Tout d’abord, les anticipations d’inflation peuvent avoir un effet autoréalisateur. Au sein des entreprises, les employés, s’ils anticipent une hausse de l’inflation, seront incités à négocier à la hausse leurs futures rémunérations et ce, d’autant plus que le chômage est faible et les perspectives de croissance importantes. Or, les études empiriques montrent que les entreprises, afin de compenser les hausses de salaires, ont généralement tendance à augmenter les prix de vente de leurs biens et services afin de maintenir leurs marges. 

Pour autant, pourquoi les acteurs économiques anticiperaient-ils une hausse généralisée des prix ? Tout d’abord, parce que l’on observe au niveau mondial une pénurie des produits intermédiaires, une hausse du coût du transport maritime (le prix d’un conteneur de 20 pieds pour relier la Chine à l’Europe est passé de 1000$ en juillet 2020 à plus de 4 400$ à fin janvier 2021), et un retour des prix du pétrole aux alentours des 60$ le baril de WTI. Or, tous ces facteurs renchérissent les coûts de production des entreprises, et l’on peut penser que ceux-ci se répercuteront tôt ou tard sur les prix de vente. En outre, les enjeux de protection sanitaire au sein des entreprises ayant engendré entre autres une réduction des capacités d’accueil ont fait baisser les capacités de production des entreprises ; et ce, alors même que l’on anticipe une reprise de la consommation, soutenue entre autres par les différents plans de relance budgétaire (voir le plan de relance de 1 900 Md€ supplémentaires du président Biden aux États-Unis). 

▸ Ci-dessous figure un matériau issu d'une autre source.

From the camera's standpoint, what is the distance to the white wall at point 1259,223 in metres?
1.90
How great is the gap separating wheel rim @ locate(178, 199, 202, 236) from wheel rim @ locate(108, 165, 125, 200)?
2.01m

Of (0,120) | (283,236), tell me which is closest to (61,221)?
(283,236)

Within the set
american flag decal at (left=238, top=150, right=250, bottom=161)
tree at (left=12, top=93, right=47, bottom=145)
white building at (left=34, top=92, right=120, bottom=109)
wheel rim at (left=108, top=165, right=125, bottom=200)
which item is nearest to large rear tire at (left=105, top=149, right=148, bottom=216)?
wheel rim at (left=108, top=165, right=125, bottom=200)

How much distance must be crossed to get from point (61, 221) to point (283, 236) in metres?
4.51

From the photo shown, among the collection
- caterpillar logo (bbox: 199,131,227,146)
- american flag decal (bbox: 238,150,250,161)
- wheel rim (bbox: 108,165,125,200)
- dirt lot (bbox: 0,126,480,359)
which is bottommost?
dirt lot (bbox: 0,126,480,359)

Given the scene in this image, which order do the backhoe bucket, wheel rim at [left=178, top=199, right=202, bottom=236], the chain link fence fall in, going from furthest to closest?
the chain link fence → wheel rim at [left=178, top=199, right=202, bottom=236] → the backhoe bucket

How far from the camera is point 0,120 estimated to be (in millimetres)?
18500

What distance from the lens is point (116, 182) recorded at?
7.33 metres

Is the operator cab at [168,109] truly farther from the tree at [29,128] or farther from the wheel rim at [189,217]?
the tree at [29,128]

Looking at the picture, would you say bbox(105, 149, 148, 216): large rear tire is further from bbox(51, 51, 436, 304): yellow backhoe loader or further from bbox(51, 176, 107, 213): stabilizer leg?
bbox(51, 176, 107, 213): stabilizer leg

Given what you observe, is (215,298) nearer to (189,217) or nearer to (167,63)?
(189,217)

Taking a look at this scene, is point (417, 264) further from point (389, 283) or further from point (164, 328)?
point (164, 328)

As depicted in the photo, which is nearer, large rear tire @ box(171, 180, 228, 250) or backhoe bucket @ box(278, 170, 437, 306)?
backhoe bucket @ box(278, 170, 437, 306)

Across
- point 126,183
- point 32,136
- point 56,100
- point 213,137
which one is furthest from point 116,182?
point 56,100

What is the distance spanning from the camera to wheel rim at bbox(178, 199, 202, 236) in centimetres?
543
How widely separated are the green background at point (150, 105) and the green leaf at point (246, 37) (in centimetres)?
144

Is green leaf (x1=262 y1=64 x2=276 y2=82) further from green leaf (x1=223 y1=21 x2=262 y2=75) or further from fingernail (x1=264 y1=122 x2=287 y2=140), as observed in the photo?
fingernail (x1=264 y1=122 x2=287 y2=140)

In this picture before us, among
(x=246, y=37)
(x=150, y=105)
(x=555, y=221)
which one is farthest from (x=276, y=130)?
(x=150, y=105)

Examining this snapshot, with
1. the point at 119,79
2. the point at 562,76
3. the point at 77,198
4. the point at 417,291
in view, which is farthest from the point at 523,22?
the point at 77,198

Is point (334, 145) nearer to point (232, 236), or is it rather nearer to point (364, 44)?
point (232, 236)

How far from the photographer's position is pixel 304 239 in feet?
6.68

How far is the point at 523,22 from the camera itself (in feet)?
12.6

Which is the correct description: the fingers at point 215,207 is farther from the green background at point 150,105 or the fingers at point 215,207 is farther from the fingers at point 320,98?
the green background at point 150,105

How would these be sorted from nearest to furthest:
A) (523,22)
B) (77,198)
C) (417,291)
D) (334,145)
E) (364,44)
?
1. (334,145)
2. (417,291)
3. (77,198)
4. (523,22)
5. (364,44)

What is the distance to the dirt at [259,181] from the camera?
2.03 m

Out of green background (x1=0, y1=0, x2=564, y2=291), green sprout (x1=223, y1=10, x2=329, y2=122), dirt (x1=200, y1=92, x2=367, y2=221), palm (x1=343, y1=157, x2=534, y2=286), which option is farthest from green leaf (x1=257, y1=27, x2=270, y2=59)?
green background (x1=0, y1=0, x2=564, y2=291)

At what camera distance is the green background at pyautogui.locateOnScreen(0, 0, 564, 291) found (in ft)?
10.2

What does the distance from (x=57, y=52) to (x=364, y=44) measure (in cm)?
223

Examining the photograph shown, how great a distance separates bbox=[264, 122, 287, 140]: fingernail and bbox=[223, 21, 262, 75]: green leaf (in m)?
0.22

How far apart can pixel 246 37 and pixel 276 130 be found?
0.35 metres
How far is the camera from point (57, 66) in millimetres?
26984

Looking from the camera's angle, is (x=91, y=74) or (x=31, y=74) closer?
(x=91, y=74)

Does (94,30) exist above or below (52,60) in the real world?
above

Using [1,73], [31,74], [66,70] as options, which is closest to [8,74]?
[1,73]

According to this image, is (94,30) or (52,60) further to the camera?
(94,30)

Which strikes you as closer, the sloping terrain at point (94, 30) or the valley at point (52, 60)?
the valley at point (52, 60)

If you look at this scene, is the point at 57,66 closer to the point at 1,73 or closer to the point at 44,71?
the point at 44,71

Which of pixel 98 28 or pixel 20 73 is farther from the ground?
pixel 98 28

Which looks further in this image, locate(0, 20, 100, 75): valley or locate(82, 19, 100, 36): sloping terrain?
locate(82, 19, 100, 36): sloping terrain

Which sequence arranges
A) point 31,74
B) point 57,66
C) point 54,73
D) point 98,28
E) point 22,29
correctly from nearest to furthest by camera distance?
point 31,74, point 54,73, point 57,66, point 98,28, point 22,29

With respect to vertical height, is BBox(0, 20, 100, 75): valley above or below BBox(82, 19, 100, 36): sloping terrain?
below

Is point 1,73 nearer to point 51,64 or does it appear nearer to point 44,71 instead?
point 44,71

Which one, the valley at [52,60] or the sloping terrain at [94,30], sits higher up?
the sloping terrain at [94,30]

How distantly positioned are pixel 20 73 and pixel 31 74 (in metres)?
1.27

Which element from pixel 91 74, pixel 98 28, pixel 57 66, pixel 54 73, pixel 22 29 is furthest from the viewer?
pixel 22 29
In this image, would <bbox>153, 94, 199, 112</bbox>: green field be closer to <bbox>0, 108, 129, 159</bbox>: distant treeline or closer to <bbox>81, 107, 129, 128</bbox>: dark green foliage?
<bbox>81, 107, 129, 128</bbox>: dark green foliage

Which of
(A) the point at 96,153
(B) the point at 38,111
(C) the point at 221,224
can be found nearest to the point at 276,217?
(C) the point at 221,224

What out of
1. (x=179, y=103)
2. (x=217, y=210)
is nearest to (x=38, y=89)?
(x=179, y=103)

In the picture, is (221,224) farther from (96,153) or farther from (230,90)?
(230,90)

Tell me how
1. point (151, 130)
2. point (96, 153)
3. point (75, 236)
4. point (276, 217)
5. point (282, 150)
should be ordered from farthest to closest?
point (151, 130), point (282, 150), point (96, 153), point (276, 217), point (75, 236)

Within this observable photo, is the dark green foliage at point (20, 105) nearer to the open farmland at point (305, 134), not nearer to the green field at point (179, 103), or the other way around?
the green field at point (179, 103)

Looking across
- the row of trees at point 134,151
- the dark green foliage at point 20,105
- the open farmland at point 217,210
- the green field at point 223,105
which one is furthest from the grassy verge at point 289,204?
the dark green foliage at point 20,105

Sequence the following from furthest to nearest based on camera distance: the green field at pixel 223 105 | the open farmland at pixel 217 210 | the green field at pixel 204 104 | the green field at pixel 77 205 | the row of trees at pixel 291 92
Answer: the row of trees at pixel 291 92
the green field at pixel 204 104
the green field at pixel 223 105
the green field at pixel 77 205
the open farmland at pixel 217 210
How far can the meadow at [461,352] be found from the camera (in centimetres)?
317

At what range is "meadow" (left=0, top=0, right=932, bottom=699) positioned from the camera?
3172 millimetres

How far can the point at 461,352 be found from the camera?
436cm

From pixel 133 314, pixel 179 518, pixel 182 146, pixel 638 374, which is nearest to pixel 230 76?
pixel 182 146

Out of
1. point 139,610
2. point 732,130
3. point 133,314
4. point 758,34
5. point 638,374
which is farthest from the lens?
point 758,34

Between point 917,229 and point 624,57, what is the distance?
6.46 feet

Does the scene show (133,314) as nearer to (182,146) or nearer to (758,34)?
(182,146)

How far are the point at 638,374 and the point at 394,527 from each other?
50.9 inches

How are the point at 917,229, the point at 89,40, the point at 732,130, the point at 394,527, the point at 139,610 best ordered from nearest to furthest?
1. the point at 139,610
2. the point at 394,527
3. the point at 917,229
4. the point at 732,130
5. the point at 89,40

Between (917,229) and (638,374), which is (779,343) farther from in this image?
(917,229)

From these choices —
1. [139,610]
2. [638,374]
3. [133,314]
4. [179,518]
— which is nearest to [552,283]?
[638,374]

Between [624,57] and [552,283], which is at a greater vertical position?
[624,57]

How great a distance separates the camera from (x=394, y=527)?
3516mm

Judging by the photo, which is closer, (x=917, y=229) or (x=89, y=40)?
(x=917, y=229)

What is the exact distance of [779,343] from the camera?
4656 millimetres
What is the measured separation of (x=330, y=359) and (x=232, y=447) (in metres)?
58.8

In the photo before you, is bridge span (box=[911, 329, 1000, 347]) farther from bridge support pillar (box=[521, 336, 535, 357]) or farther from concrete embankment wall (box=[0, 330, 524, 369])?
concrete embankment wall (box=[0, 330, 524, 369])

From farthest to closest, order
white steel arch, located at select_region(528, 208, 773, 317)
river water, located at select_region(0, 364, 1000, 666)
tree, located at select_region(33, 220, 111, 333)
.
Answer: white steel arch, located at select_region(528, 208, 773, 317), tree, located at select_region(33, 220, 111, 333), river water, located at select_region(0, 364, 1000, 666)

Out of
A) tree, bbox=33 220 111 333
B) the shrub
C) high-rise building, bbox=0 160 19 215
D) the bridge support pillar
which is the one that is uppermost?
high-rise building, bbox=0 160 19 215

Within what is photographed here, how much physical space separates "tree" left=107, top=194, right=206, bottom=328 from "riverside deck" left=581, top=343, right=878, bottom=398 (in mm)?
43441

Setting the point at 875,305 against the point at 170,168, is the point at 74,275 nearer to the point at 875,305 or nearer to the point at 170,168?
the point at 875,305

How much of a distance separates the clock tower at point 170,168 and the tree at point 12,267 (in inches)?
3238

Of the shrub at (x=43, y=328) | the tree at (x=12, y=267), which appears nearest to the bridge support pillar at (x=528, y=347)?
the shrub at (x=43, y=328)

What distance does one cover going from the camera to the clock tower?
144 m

Ainsi, la conjonction d’anticipations d’inflation autoréalisatrices, de coûts de production en hausse et d’un potentiel décalage à venir entre la capacité de production des entreprises et une consommation qui devrait s’accroître, semble constituer le terreau idéal d’un retour réel de l’inflation. 

En synthèse

  • La sensibilité des actifs immobiliers au taux d’actualisation est d’autant plus forte que la durée de l’actif est importante (concept de duration en gestion de portefeuille d’actifs à taux fixes) et que ses cash-flows sont peu élevés (équivalent des coupons) : le choix du taux d’actualisation est donc un véritable enjeu pour valoriser un actif immobilier. 
  • Ces dernières semaines, les récents changements de perspectives d’inflation ayant rendu le rendement des OAT particulièrement volatile, quel taux retenir dans son modèle de valorisation d’actifs ?
  • Au niveau des fondamentaux macroéconomiques et financiers, le retour attendu de la croissance mondiale en 2021 et 2022, associé aux pressions inflationnistes récentes et à des anticipations d’inflation autoréalisatrices, créent les conditions idéales pour que le rendement actuel de l’OAT 10 ans se maintienne, voire même augmente en 2021 et 2022.
  • Toutefois, il ne faut pas oublier ni sous-estimer le rôle, la volonté et la capacité d’un acteur devenu majeur sur les marchés financiers. En effet, la BCE peut tout à fait, comme elle l’a annoncé le 11 mars dernier, et même si ce n’est pas son mandat explicite, exercer - via ses d’achats d’actifs- une pression baissière sur la courbe des OAT ; ce qu’elle ne manquera pas de faire afin de « maintenir des conditions financières favorables ». 
  • L’OAT 10 ans sur ses niveaux bas actuels semble donc avoir encore de beaux jours devant elle.